• What the task requires: In the text about Daisuke Matsuzaka below, write out the words from "Per Brooks Baseball, Daisuke" up to and including "much has changed.", keeping them identical to the original.

Daisuke Matsuzaka hasn't pitched in the big leagues since he started for the Boston Red Sox on October 2, 2012. That start, like many before it last year, did not go well. Matsuzaka finished the 2012 season with an 8.28 ERA and 5.94 FIP and served up 11 home runs in 45.2 innings.
When Matsuzaka signed with the Red Sox before the 2007 season, it was kind of a big deal. Boston paid $51 million just for the posting fee to acquire Matsuzaka from Japan, and they inked him to a six-year, $52 million contract on top of that. In his first two seasons, Daisuke made 61 starts and posted a 3.72 ERA with 8.6 strikeouts, 4.2 walks, and 0.9 home runs per nine innings. At the time, a 3.72 ERA was nothing to sneeze at, and his 126 ERA+ says he was 26 percent better than the average major league pitcher.
In the four years since then, Matsuzaka has made just 55 starts, thanks to a variety of injuries, the most significant of which was the Tommy John surgery he underwent in 2011. While his 7.7 strikeouts and 4.5 walks per nine over the past four years weren't terribly different from his first two seasons, he had a 5.53 ERA and 80 ERA+. He's seen a slight drop in the average velocity of his fastball over the years, too.
Per Brooks Baseball, Daisuke has thrown six pitches in the big leagues, but he's relied mostly on his four-seam fastball, slider, cutter, and sinker. He occasionally used a changeup and very rarely mixed in a curveball. Marc Carig of Newsday spoke to a scout who's seen him pitch recently, and it sounds like not much has changed.

• Entries supplied:
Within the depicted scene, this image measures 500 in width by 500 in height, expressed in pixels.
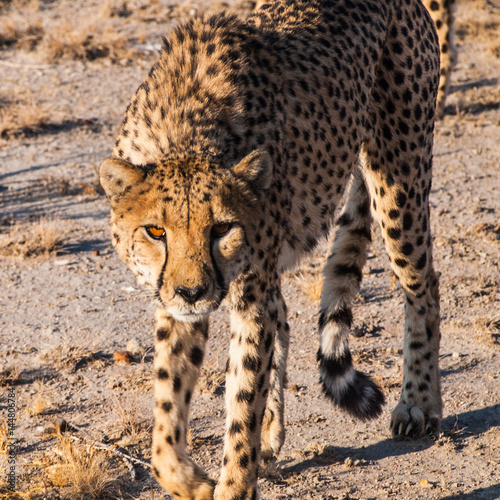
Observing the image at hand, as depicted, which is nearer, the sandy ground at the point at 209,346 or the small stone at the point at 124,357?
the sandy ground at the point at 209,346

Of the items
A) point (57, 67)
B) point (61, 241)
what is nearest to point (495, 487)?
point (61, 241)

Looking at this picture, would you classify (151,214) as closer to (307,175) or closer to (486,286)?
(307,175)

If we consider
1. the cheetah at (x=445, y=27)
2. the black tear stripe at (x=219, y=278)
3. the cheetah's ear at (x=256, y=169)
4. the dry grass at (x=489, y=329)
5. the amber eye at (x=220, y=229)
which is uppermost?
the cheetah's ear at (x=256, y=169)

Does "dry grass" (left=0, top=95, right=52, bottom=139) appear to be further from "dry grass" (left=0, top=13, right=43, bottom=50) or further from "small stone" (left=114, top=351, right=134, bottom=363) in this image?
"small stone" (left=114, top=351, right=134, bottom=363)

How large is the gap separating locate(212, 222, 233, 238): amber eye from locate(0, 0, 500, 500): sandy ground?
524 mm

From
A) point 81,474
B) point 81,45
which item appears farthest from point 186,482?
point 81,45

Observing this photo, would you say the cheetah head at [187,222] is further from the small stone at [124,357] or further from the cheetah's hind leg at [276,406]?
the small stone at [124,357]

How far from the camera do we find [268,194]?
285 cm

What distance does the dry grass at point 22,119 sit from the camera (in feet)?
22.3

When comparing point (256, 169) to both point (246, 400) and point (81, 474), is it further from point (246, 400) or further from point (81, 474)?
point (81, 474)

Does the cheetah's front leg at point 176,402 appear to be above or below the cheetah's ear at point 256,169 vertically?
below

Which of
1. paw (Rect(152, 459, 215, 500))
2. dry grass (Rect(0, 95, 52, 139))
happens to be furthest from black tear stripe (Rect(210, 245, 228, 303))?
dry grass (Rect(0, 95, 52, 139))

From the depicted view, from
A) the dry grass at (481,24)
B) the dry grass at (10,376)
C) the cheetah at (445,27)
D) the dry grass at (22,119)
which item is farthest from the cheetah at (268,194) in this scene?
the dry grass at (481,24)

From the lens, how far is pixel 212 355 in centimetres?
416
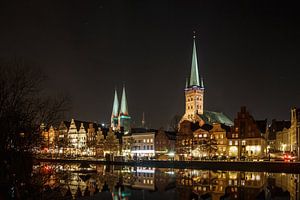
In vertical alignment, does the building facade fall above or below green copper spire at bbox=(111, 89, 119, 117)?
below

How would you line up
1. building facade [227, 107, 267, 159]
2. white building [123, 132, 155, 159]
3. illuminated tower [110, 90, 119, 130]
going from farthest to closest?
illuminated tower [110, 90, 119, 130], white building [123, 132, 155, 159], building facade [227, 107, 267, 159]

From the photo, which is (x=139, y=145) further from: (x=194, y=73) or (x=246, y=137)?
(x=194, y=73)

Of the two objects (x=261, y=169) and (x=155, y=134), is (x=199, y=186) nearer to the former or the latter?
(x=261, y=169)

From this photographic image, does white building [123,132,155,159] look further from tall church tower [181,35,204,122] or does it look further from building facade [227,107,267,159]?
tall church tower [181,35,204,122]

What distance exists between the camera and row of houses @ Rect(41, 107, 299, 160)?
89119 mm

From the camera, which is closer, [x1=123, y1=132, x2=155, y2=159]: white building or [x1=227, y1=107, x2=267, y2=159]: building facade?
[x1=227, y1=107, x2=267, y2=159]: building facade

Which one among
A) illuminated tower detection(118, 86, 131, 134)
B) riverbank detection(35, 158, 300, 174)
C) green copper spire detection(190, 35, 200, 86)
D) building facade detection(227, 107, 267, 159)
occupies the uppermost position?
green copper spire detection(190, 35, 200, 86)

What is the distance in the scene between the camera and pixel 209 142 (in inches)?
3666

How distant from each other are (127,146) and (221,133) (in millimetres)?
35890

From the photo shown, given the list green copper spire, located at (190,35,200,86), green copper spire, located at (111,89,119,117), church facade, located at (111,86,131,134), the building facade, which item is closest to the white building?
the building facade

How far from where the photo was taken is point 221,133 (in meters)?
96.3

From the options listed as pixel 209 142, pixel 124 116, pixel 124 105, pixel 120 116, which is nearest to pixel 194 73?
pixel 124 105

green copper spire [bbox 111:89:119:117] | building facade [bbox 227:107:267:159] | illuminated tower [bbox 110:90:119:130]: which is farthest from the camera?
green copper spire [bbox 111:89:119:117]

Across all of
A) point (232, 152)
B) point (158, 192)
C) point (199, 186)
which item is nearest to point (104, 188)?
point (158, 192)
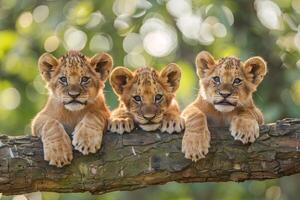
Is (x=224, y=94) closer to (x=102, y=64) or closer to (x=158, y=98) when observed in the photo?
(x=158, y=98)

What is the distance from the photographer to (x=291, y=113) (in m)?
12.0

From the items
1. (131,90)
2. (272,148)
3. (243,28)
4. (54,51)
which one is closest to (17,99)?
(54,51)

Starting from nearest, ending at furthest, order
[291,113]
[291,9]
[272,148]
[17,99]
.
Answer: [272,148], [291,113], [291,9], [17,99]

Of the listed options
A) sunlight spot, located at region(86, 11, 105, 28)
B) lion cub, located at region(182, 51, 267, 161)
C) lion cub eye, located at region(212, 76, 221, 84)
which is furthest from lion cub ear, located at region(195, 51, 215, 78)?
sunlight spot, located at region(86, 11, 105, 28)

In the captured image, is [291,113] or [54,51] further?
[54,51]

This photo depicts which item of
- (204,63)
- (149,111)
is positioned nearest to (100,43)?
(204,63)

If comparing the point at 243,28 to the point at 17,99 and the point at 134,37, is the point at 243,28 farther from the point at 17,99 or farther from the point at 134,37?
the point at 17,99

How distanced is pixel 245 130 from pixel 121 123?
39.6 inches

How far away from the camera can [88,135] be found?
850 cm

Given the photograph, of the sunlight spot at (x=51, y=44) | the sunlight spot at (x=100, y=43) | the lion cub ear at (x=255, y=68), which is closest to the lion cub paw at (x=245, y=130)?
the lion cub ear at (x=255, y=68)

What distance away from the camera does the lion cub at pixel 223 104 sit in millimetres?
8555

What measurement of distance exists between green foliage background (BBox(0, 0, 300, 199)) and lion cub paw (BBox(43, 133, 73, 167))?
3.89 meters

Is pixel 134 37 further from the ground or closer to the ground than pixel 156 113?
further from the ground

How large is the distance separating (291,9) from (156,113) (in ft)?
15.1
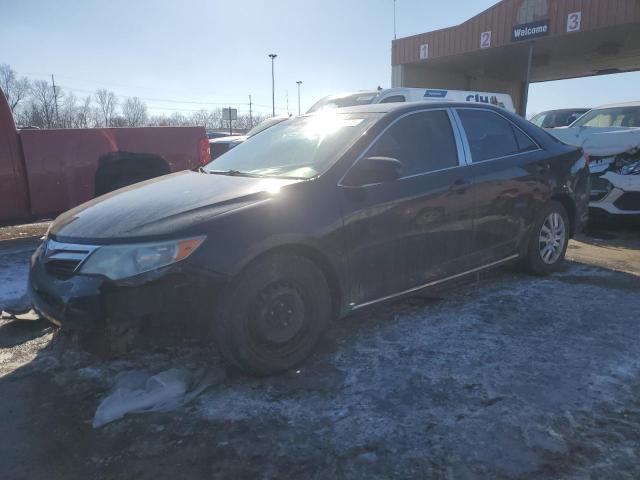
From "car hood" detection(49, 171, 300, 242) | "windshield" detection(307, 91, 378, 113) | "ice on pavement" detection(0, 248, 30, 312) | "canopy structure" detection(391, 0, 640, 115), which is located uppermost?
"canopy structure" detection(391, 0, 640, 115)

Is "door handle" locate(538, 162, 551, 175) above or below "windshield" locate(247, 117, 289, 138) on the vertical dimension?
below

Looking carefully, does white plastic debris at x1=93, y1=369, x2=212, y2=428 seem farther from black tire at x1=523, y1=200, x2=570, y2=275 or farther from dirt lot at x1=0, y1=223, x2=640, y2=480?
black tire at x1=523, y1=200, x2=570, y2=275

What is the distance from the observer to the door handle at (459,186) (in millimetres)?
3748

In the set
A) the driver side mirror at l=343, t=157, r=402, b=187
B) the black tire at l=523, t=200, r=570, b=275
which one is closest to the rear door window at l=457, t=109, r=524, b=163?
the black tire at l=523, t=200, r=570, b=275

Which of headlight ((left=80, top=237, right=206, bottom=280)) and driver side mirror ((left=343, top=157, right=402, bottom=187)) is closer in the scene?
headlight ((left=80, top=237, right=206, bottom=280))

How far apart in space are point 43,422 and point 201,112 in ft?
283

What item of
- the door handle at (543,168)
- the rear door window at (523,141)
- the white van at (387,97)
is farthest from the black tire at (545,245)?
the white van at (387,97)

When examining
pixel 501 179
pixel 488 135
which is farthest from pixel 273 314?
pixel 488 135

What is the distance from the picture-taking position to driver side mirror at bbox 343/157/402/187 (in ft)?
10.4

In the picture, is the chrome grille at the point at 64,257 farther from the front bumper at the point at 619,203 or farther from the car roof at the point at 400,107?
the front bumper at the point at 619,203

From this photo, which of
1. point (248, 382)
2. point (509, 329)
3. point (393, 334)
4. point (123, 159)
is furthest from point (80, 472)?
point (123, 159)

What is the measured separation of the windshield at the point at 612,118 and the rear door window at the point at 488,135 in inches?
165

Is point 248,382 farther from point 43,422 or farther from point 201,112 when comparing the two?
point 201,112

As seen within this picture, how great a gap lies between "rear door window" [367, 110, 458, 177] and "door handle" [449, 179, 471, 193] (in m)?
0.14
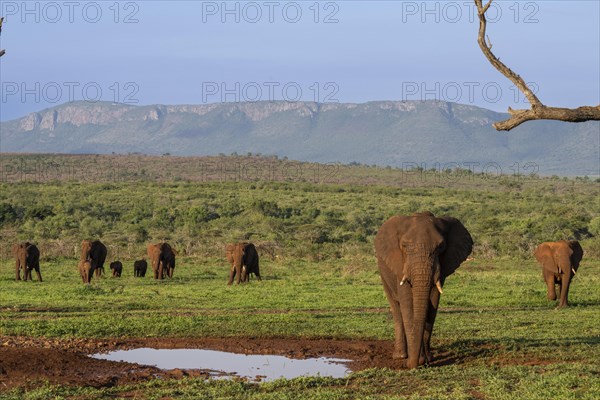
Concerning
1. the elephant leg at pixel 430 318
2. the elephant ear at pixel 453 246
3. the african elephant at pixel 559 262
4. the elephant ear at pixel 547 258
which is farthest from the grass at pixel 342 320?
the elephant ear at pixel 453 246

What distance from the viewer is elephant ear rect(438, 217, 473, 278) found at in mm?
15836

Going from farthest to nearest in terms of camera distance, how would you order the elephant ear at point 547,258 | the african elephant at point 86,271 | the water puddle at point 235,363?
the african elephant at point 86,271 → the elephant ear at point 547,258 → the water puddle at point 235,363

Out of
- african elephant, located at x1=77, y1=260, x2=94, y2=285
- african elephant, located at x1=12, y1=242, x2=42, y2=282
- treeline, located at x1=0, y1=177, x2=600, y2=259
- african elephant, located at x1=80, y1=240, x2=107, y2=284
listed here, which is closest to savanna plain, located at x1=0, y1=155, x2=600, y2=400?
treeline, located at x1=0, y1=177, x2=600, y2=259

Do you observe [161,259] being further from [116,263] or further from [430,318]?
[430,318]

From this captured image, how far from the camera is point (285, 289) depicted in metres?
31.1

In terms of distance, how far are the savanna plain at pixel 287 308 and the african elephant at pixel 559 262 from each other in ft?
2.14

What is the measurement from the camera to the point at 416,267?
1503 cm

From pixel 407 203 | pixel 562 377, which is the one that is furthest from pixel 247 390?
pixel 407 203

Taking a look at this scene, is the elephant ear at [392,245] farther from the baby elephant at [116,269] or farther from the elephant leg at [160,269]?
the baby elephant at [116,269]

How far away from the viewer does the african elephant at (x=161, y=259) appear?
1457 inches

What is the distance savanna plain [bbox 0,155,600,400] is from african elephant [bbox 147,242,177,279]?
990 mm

---

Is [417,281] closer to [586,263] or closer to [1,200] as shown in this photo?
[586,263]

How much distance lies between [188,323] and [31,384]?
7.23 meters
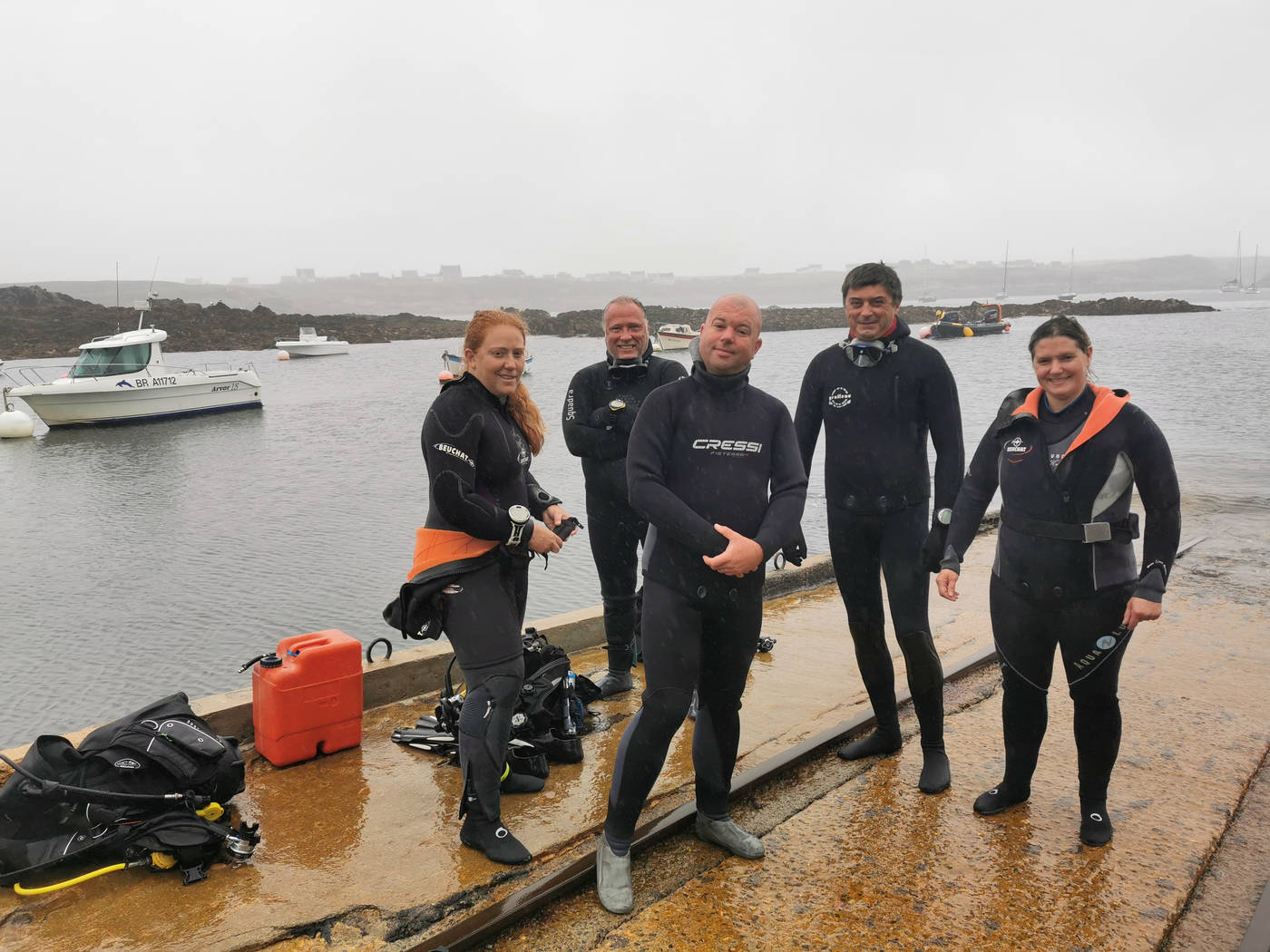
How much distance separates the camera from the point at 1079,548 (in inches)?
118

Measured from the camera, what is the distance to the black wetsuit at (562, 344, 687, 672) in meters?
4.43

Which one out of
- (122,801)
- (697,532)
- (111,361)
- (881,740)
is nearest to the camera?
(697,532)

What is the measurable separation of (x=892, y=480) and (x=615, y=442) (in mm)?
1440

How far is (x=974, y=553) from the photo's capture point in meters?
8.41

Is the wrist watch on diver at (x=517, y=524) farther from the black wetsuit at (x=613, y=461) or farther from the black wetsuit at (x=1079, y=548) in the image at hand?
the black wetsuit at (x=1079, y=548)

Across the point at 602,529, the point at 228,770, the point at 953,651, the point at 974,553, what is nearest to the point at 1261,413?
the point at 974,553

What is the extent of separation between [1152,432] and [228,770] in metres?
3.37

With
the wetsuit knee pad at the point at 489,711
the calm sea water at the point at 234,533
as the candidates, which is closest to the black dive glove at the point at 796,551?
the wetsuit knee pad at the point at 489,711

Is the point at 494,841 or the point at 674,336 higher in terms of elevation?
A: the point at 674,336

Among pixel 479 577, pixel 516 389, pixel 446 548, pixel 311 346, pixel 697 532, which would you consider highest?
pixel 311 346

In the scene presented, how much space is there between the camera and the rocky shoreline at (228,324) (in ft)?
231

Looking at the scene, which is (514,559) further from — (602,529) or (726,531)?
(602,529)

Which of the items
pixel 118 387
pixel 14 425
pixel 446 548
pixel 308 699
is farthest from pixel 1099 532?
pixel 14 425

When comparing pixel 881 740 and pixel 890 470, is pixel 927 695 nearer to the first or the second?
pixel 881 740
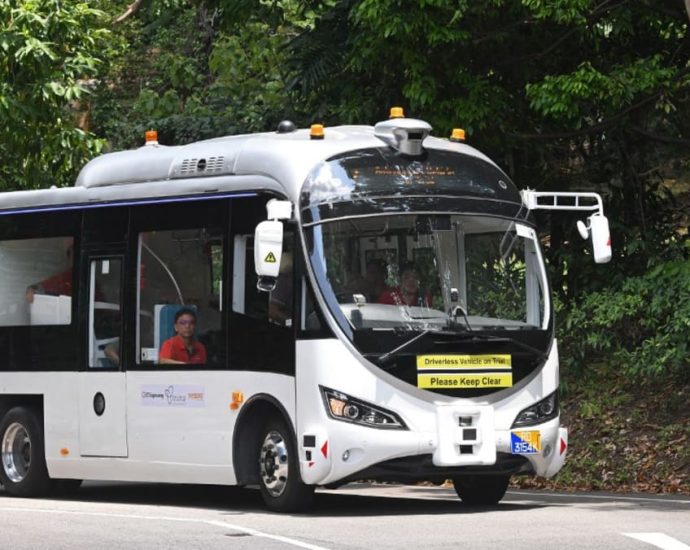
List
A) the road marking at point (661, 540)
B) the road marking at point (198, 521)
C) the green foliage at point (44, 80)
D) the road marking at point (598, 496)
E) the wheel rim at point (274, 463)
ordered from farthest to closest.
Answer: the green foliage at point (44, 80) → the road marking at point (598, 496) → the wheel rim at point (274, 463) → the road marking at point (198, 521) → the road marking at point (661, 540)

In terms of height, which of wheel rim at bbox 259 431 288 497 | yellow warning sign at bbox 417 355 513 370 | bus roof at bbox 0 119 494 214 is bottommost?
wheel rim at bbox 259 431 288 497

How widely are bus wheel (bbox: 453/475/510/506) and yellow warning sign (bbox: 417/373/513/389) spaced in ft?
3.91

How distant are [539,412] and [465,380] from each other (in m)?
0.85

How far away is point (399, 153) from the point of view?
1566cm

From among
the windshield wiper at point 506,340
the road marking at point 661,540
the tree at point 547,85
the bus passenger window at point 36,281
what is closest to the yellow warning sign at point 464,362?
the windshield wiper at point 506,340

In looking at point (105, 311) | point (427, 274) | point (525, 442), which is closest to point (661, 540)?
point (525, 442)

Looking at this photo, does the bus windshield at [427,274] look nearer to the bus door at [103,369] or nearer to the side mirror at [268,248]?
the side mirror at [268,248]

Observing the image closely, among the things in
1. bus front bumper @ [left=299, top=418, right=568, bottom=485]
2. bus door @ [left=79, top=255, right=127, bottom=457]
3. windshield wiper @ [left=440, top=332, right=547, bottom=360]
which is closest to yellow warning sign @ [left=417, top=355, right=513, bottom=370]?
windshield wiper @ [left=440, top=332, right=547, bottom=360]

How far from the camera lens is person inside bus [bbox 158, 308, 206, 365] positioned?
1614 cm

• Task solution:
Per Brooks Baseball, Daisuke has thrown six pitches in the big leagues, but he's relied mostly on his four-seam fastball, slider, cutter, and sinker. He occasionally used a changeup and very rarely mixed in a curveball. Marc Carig of Newsday spoke to a scout who's seen him pitch recently, and it sounds like not much has changed.